* _WORK REQUEST_
Word for word, copy the entire listing below, but do not carry over any pictures.

* _DATASET EXCERPT_
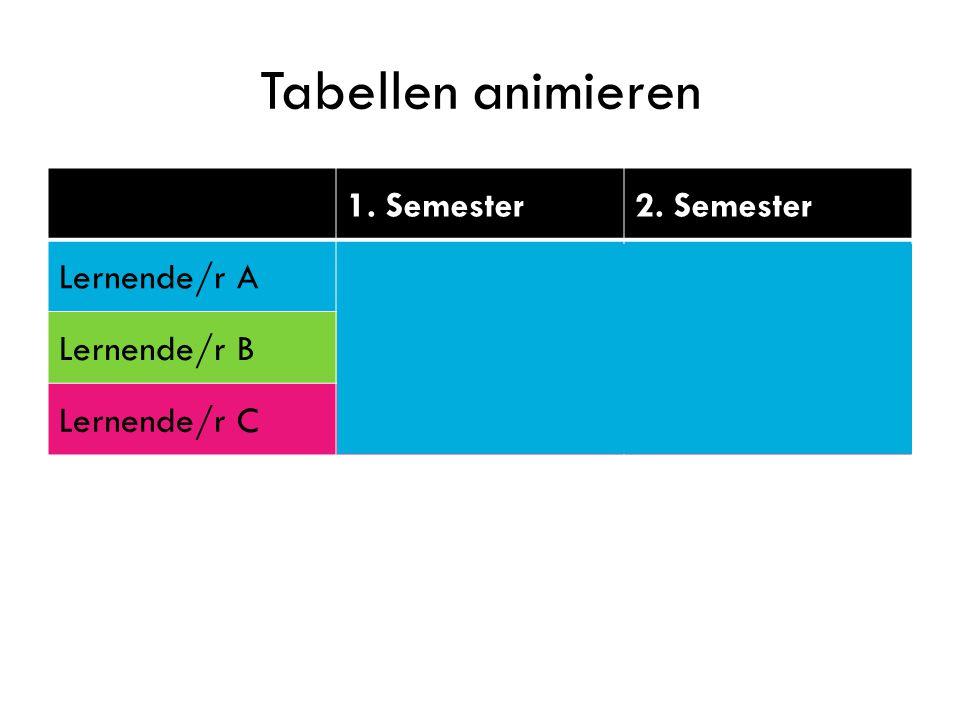 Tabellen animieren 1. Semester2. Semester Lernende/r A3.84.2 Lernende/r B5.75.6 Lernende/r C4.84.5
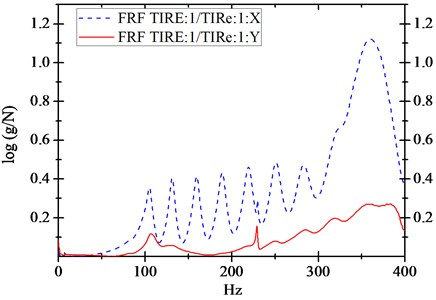 The origin of radial and tangential  direction frequency response functions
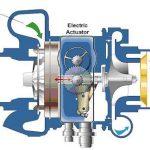 Ce este turbocompresorul si cum functioneaza acesta?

* _COMPLETED EXERCISE_
 Tabellen animieren 1. Semester2. Semester Lernende/r A3.84.2 Lernende/r B5.75.6 Lernende/r C4.84.5
 The origin of radial and tangential  direction frequency response functions
 Ce este turbocompresorul si cum functioneaza acesta?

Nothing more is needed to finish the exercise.